NEW DELHI: Some portions of the Kinara Masjid, built on approach road to Haji Ali Dargah in Mumbai, will not be razed for a week till the Maharashtra government decides on a plea of its regularisation, the Supreme Court said today.
The court, which had rejected a similar plea of the state government on July 3, modified the order on encroachment and ordered that a part of the mosque will be exempted from demolition.
"The counsel for parties acknowledges before this court that the order passed by the state government (on plea for regularisation) shall not be contested even if it amounts to part demolition of Kinara masjid," a bench comprising Chief Justice J S Khehar and Justice D Y Chandrachud said.
Initially, the bench was reluctant to entertain the plea of Haji Ali Dargah Trust (HADT) that parts of the masjid be saved from demolition, saying it had upheld the order of the Bombay High Court on removal of encroachments from 908 square metre near the shrine.
Senior advocate Raju Ramchandran, appearing for HADT, said for the time being, the demolition be stayed and on the next date of hearing, he would establish that this part of the masjid was not on encroached land.
The court had taken note the notice issued on March 22 of Deputy Collector Encroachment Removal in which it was said that the area under encroachment was 908 square metres.
The bench said it was a "once in a life-time opportunity"
for the Dargah Trust to get rid of encroachments from near the historic place as they were an "eyesore" and suggested that they should agree to the relocation of the masjid.
It then stayed the proposed demolition of some illegal parts of the mosque with a caveat that if the regularisation plea is dismissed by the state government, then nobody would oppose the consequential razing.
Earlier, the apex court, on July 3, had given last opportunity to the Maharashtra government to remove squatters within two weeks from the 908 square metre area earmarked in the High Court order and had warned that non-compliance would follow serious consequences.

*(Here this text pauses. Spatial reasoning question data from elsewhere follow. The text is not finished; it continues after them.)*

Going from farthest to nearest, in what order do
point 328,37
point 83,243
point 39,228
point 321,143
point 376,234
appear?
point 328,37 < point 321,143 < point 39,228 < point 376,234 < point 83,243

The direction to the Mumbai civic body on the removal of encroachments was passed after the HADT, which had volunteered to remove the encroachments, expressed inability in removing the squatters from an area of about 500 square metres.
The Dargah trust had said out of total 908 square metres area, from where encroachments are to be removed, illegal occupants were still present in about 500 square metres.
The Haji Ali Dargah Trust had on April 13 agreed to remove encroachments on its own by May 8 and was later given some more time to remove the squatters.
The Haji Ali Dargah was constructed in 1431 in the memory of a wealthy Muslim merchant, Sayyed Peer Haji Ali Shah Bukhari, who gave up all his possessions before making a pilgrimage to Mecca.
The High Court had ordered the formation of a joint task force comprising the Municipal Corporation of Greater Mumbai and the Collector to remove the illegal encroachments on the approach road leading to the Haji Ali Dargah.
The High Court was hearing a petition filed by Sahayak, a socio-legal and educational forum, seeking immediate removal of the encroachments on the approach road to the dargah which is located on the sea.
The Municipal Corporation of Greater Mumbai was of the view that the land on the approach road to Haji Ali fell in the Collector's jurisdiction and therefore the Collector should remove the encroachments.